**Tasks for this exercise**:
(a) Decide whether each statement below agrees with the news article about Biden's campaign. Answer yes or no for each, and quote the article's deciding words. (i) On Wednesday morning Trump retweeted support among purported firefighters nearly six dozen times. (ii) The firefighters' union has endorsed Trump. (iii) Biden presents himself as a socialist candidate.
(b) According to the news article about Biden's campaign, how many other candidates were in the Democratic field?
(c) Write the next part of the news article about Biden's campaign, picking up after its final sentence.

**Given passage**:
Joe Biden addresses the crowd at the Grand River Center in Dubuque, Iowa, on Tuesday. Photo / Melina Mara, Washington Post
For months, President Donald Trump and his allies have tried to cast his Democratic challengers as radical socialists bent on yanking the country far further to the left than most Americans might find comfortable.
Joe Biden, in the opening days of his presidential campaign, is getting in the way of that argument and getting under Trump's skin.
Nearly six dozen times on Wednesday morning Trump retweeted support for him among purported firefighters, whose union has endorsed Biden and whose members have surrounded the former vice president at all of his opening events. For days Trump has ignored his advisers and repeatedly criticised Biden, at a rate that exceeded his reactions to the other 19 candidates in the Democratic field.
Biden has attempted to thwart the president with a frontal assault on Trump's morality, particularly his defense of some of those at the 2017 march of white nationalists in Charlottesville, Virginia. But Biden also is representing himself as Trump's opposite in another way: as an incrementalist throwback to the days before the president began upending the country's institutions, hardly a socialist but a candidate well within the norms of both capitalism and politics.

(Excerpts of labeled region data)

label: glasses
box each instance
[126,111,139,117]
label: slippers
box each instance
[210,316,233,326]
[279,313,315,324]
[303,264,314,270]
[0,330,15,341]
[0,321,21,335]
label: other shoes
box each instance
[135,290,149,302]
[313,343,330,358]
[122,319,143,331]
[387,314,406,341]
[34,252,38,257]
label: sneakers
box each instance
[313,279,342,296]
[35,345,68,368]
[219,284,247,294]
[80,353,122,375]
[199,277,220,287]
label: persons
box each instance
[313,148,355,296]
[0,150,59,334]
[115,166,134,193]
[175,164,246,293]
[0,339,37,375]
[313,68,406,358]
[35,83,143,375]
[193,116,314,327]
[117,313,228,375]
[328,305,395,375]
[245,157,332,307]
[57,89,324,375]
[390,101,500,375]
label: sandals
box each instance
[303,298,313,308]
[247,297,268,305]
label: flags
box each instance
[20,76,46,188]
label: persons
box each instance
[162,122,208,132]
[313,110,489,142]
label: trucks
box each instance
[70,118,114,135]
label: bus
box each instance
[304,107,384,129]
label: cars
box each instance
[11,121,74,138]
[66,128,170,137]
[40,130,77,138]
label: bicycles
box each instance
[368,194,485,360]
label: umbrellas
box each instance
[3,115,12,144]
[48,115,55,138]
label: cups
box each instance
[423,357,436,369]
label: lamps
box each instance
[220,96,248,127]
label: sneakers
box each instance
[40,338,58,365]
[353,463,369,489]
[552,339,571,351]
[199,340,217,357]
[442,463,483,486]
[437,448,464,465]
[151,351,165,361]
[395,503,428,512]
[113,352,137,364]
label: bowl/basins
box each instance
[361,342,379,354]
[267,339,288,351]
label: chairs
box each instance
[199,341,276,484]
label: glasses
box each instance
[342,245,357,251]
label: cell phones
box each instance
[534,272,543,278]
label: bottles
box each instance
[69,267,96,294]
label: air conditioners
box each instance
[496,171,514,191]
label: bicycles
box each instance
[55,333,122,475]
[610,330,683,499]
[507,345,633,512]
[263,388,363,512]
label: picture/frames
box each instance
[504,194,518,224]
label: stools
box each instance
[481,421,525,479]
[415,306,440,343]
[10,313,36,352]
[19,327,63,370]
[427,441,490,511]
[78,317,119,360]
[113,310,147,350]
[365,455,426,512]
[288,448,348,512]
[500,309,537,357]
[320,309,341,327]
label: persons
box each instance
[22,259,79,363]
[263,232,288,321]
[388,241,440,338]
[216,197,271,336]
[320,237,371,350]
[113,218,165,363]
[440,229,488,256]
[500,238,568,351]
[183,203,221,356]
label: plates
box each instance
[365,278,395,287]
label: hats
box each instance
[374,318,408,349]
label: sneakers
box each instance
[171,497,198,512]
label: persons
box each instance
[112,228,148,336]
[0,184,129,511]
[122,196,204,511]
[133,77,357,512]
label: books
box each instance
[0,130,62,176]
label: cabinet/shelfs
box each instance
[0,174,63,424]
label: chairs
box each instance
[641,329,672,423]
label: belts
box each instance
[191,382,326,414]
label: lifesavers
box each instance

**The answers**:
(a)
(i) Yes: "Nearly six dozen times on Wednesday morning Trump retweeted support for him among purported firefighters"
(ii) No: "whose union has endorsed Biden"
(iii) No: "hardly a socialist but a candidate well within the norms of both capitalism and politics"

(b) 19

(c)
Biden's implicit argument to Democrats, meantime, is he has embraced enough of the policies animating the party's ascendant left to make him acceptable as the standard-bearer - but not enough to alienate the working class voters the party desperately wants to win back in 2020.
He has embraced raising the federal minimum wage to $15 an hour, a posture that advances on Hillary Clinton's stutter-step approach to raising wages in 2016, and he has touted a plan to allow anyone to go to community college free.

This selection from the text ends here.